Tarefa.
Responda às seguintes perguntas com base no texto sobre a falta de citação:
(a) A que artigo do actual CPC corresponde na íntegra o art.º 195.º do anterior Código de Processo Civil?
(b) Que artigo estabelece a presunção quanto à citação por via postal?
(c) Que disposição estabelece a presunção quanto à citação em pessoa diversa do citando ou mediante a afixação de nota de citação?

Texto fornecido.
------------------------------------------------

A propósito da matéria da falta de citação no domínio do anterior Código de Processo Civil e do seu art.º 195.º, que corresponde na íntegra ao art.º 188.º do actual CPC – ora aplicável -, referia Carlos Lopes do Rego[4] o seguinte: “[I]ncumbe ao citando – estando o acto de citação minimamente documentado no processo – alegar e demonstrar tempestivamente que não teve conhecimento do acto, por facto que não lhe seja imputável.
Tal alegação consubstanciará, desde logo, a ilisão de presunção – estabelecida nos art.ºs. 238.º (quanto à citação por via postal) e 240.º, n.º 5 (quanto à citação em pessoa diversa do citando ou mediante a afixação de nota de citação) – de que foi efectiva e tempestivamente transmitida ao citando a notícia de que contra ele pendia a causa em que teve lugar a citação. (…) o mesmo fenómeno poderá, porém ocorrer em casos de citação na própria pessoa do demandado, sempre que este consiga demonstrar que, apesar da realização “ formal “ ou “ aparente “ do acto, este não foi, em concreto, adequado a tornar-lhe cognoscível a pendência da causa em que era demandado.”

------------------------------------------------

Registos do conjunto.

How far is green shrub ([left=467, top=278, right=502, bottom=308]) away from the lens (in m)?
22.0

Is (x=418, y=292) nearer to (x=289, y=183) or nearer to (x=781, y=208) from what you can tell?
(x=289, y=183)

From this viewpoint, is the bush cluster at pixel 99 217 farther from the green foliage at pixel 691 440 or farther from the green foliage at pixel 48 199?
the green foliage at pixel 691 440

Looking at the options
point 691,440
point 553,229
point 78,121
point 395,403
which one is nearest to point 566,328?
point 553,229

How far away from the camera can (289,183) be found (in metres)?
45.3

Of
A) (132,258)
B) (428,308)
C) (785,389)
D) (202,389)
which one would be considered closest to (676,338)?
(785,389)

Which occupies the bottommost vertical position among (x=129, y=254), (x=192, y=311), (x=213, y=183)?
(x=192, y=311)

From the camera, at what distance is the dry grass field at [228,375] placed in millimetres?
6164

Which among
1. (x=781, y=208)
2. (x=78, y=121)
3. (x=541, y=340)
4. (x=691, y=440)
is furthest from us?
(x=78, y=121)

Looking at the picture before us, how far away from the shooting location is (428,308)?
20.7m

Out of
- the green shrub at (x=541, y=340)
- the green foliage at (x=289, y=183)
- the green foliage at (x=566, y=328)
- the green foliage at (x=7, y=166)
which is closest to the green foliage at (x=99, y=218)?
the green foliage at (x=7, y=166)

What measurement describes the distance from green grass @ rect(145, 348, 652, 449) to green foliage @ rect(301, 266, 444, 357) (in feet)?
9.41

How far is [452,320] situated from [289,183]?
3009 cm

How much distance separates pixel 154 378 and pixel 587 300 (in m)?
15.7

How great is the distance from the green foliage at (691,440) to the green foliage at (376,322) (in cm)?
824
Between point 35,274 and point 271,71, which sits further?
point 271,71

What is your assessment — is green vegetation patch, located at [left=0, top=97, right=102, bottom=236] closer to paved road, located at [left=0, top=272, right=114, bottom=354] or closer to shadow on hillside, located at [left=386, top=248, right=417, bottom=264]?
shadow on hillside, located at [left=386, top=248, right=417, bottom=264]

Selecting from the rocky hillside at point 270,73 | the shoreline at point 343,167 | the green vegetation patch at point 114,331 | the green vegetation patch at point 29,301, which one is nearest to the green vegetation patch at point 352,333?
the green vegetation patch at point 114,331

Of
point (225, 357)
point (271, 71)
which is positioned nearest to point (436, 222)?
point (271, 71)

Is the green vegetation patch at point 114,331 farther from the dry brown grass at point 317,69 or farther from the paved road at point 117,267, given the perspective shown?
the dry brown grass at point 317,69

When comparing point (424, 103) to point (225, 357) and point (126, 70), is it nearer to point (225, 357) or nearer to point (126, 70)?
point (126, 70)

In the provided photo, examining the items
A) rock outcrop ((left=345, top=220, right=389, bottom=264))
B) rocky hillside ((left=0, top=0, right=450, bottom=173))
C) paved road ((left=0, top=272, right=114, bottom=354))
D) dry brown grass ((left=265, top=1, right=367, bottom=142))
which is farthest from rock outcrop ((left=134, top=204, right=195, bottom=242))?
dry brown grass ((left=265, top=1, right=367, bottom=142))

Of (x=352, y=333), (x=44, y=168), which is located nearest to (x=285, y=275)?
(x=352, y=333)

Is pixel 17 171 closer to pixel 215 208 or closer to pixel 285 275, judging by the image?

------------------------------------------------

Resposta.
(a) Ao art.º 188.º.
(b) O art.º 238.º.
(c) O art.º 240.º, n.º 5.